A web-based tool that detects faces and license plates in images, then automatically blurs them for privacy protection.
A468 is a privacy-focused image processing web application. Upload any image, select which objects to detect, and the system will automatically locate and blur them — protecting identities and sensitive information.
Currently supported detection targets:
- Faces — detected using MTCNN + FaceNet (InceptionResNetV1 pretrained on VGGFace2)
- License Plates (in development) — detected using a custom InceptionResNetV2 model trained on annotated plate data
| Feature | Description |
|---|---|
| Face Detection & Blurring | Detects all faces in an image using MTCNN and applies elliptical Gaussian blur |
| License Plate Blurring | Detects and blurs number plates using a custom-trained TF/Keras model (WIP) |
| User Authentication | Register/login system with bcrypt-hashed passwords stored in SQLite |
| Image History | Per-user gallery of all previously processed images with timestamps and applied filters |
| GPU Acceleration | Automatically uses CUDA if available, falls back to CPU |
| Layer | Technology |
|---|---|
| Backend | Python, Flask |
| ML — Face Detection | PyTorch, facenet-pytorch (MTCNN + InceptionResNetV1) |
| ML — Plate Detection | TensorFlow/Keras, InceptionResNetV2 |
| Image Processing | OpenCV, NumPy, Pillow |
| Database | SQLite (via Python sqlite3) |
| Auth | bcrypt |
| Frontend | HTML, CSS (Jinja2 templates) |
A468/
├── main.py # Flask app — routes, auth, upload, view
├── mtcnn.py # FaceModel class — MTCNN detection + blur logic
├── facecnn.py # Standalone CNN trained on CIFAR-10 (experimental)
├── numplate_model.py # NumplateModel class — plate detection + blur logic
├── numplate-model.py # Alternate plate model script
├── numplate-train.py # Training script for the license plate model
├── requirements.txt # Python dependencies
├── static/
│ ├── A468.png # Logo (full)
│ ├── A468_flat.png # Logo (flat)
│ ├── style.css # Main stylesheet
│ ├── style_new.css # Updated stylesheet
│ └── img/ # Sample/test images
└── templates/
├── landing.html # Public landing page
├── login.html # Login page
├── register.html # Registration page
├── main.html # Upload & result page (authenticated)
└── view.html # Image history gallery
- Python 3.8+
- pip
- (Optional) NVIDIA GPU with CUDA for faster inference
-
Clone the repository
git clone https://github.com/XynoxTheDev/A468.git cd A468 -
Create and activate a virtual environment (recommended)
python -m venv venv source venv/bin/activate # Linux/macOS venv\Scripts\activate # Windows
-
Install dependencies
pip install -r requirements.txt
Note:
torch,torchvision, and NVIDIA CUDA packages are included inrequirements.txt. If you are on CPU only, you can replace the CUDA torch packages with the CPU-only build from pytorch.org. -
Run the application
python main.py
-
Open your browser and navigate to
http://localhost:5000
Create an account on the registration page. Passwords are hashed with bcrypt before storage.
From the main dashboard, upload any image and select which filters to apply:
- Check Face to detect and blur all faces in the image.
- (License plate blurring is in development)
The processed image is displayed immediately and saved to your personal history.
Navigate to the View page to browse all images you have previously processed, along with timestamps and the filters that were applied.
- MTCNN detects all face bounding boxes in the image.
- Each bounding box is expanded (2x) to include surrounding context.
- A Gaussian blur (
kernel=99x99, sigma=15) is applied to the face region. - An elliptical mask blends the blurred face naturally back into the original image.
- The image is resized to
224x224and normalized. - A fine-tuned InceptionResNetV2 model predicts bounding box coordinates.

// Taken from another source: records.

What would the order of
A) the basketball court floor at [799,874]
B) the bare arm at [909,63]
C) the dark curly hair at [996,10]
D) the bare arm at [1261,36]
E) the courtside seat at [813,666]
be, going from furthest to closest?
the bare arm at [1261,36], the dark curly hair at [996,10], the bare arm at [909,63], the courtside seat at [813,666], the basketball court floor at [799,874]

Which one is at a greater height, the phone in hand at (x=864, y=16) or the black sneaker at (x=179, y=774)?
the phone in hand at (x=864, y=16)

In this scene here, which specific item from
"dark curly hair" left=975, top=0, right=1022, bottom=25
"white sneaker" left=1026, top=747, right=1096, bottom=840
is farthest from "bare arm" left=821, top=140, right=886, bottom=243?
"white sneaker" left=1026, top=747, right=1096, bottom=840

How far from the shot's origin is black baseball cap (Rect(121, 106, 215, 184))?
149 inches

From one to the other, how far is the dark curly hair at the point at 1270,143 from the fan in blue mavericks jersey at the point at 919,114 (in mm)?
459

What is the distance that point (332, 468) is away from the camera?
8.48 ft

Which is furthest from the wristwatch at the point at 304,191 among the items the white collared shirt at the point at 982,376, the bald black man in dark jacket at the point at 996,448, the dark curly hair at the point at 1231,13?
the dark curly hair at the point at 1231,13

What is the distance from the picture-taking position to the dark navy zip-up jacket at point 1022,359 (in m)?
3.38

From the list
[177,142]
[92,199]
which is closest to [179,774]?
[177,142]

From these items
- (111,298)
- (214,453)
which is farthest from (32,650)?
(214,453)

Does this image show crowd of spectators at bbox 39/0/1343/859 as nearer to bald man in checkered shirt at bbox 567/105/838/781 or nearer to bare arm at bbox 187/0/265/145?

- Coordinates are denormalized back to original image dimensions.
- The detected region is blurred using Gaussian blur and composited back.
The number plate model was trained on a custom annotated dataset:
- XML annotations parsed to extract bounding box labels
- InceptionResNetV2 (ImageNet pretrained) used as the base
- Custom regression head:
Flatten → Dense(500) → Dense(250) → Dense(4, sigmoid) - Trained for 180 epochs with MSE loss and Adam optimizer
- Saved as
numplate_detection.h5
| Setting | Location | Default |
|---|---|---|
| Flask secret key | main.py:14 |
'a468' |
| Database file | main.py:26 |
database.db (auto-created) |
| Server port | main.py:148 |
5000 |
| Debug mode | main.py:148 |
True |
Production note: Change the secret key and disable debug mode before deploying.
This project is licensed under the MIT License. See LICENSE for details.